On October 21, 2019 at approximately 8:10 p.m. witnesses called 911 to report a vehicle allegedly driving all over the roadway and nearly causing a head-on collision in the area of Bath and Collins Bay roads. As the vehicle traveled eastbound on Bath Road, the vehicle struck a bicycle lane marker.

Several Kingston Police officers responded and intercepted the vehicle as it approached Queen Mary Road. When the driver noticed one of the responding Kingston Police officers behind her with his cruiser’s activated lights and siren, the driver pulled over and ran up on the sidewalk before coming to an abrupt stop.

The police officer spoke with the suspect, observing that she appeared to be impaired by drugs.

The suspect was arrested for suspicion of being impaired driving by drug and was brought to a Drug Recognition Expert Officer.

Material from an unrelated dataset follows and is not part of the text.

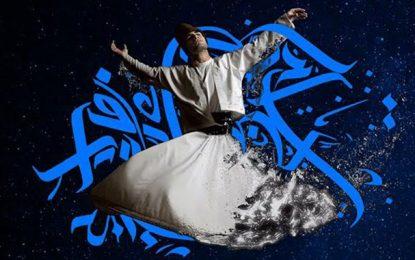 Musique mystique : Rouhanyet à Sidi Bou Saïd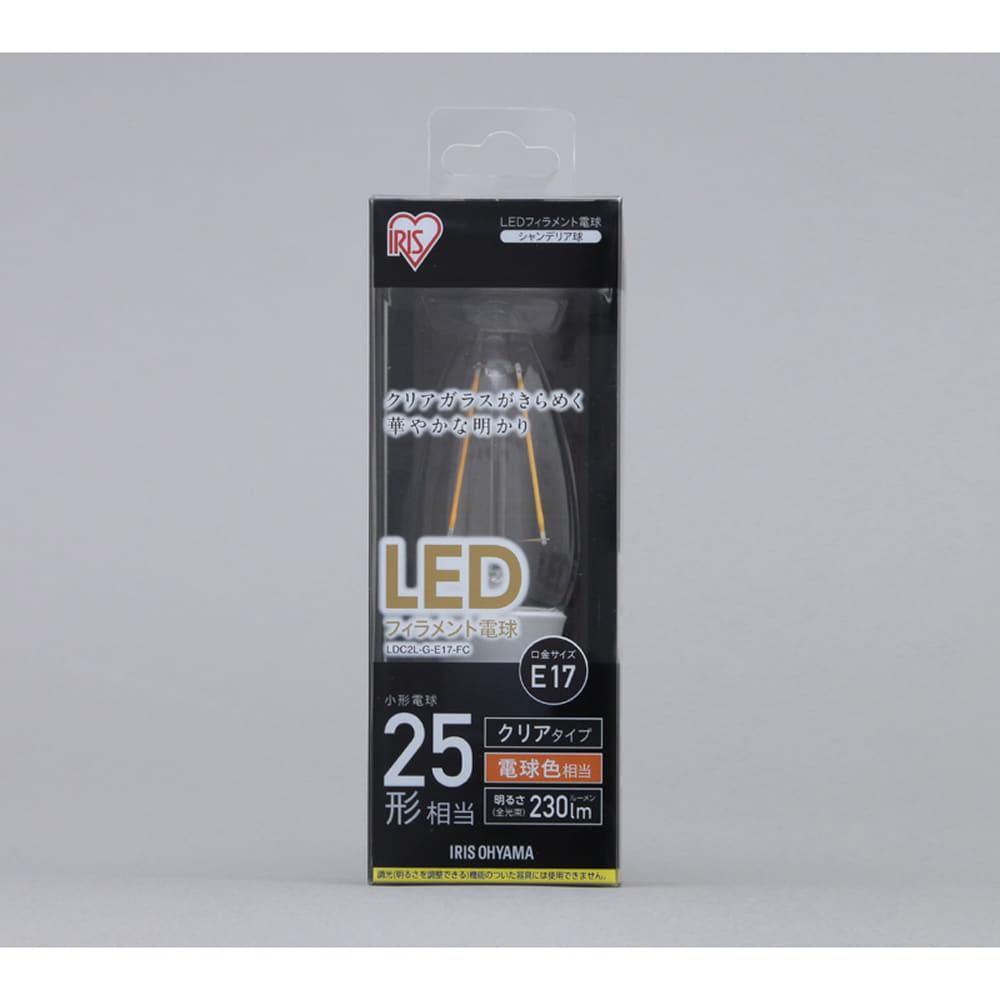 LEDフィラメント電球 【25W】【E17】 LDC2L-G-E17-FC:白熱電球のように全方向に光が広がるのLEDフィラメント電球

At the conclusion of the tests it was determined the accused was, in fact, impaired by drugs.

The driver, a 39-year-old Bath woman, has been charged with operation of a motor vehicle while impaired by drug. She was later released on a Promise to Appear (PTA) with a future court date. Her driver’s licence was automatically suspended for 90 days and she will face a one year suspension if convicted.

The vehicle was seized and impounded for seven days, with the accused being responsible for all fees and fines.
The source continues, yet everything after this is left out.